Preprint em Inglês | medRxiv | ID: ppzbmed-10.1101.2020.09.03.20187278

RESUMO

Background Recent evidence has established a beneficial effect of systemic corticosteroids for treatment of moderate-to-severe COVID-19. However, it is unknown if inhaled corticosteroid use is associated with reduced morbidity of the disease. Methods In a nationwide cohort of hospitalized SARS-CoV-2 test-positive individuals in Denmark, we estimated the 30-day hazard ratio of intensive care unit (ICU) admission or death among users of inhaled corticosteroids (ICS) compared with users of non-ICS inhalers ({beta}2-agonist/muscarinic-antagonists), or non-users of ICS, with Cox regression adjusted for age, sex, and other confounders.

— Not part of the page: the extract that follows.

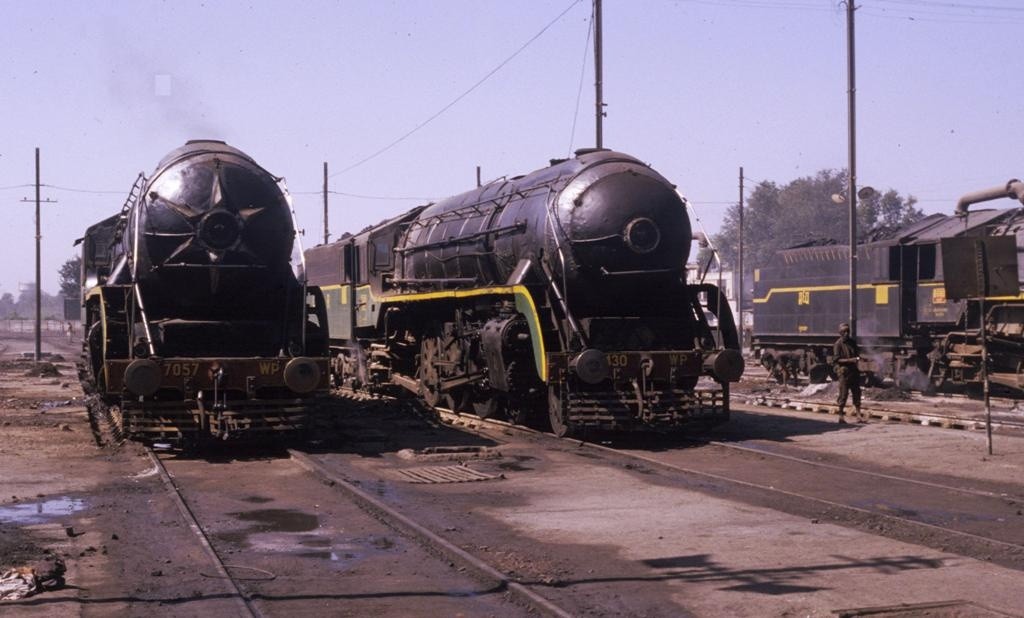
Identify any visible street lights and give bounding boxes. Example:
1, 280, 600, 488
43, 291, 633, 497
831, 182, 875, 338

We repeated these analyses among influenza test-positive patients during 2010-2018. Results Among 2,180 hospitalized SARS-CoV-2 patients, 282 were admitted to ICU and 421 died within 30 days. ICS use was associated with a hazard ratio of 1.25 (95% CI [CI], 0.60 to 2.61) for ICU admission and 0.84 (95% CI, 0.54 to 1.31) for death compared with non-ICS inhaler use. Compared with no ICS use, the hazard ratio of ICU admission or death was 1.22 (95% CI, 0.77 to 1.94) and 1.05 (95% CI, 0.75 to 1.47), respectively. Among 10,279 hospitalized influenza patients, the hazard ratios were 1.43 (95% CI, 0.89 to 2.30) and 1.11 (95% CI, 0.85 to 1.46) for ICU admission, and 0.80 (95% CI, 0.63 to 1.01) and 1.03 (95% CI, 0.87 to 1.22) for death compared with non-ICS inhaler use and no ICS use, respectively. Conclusions Our results do not support an effect of inhaled corticosteroid use on COVID-19 morbidity, however we can only rule out moderate-to-large reduced or increased risks.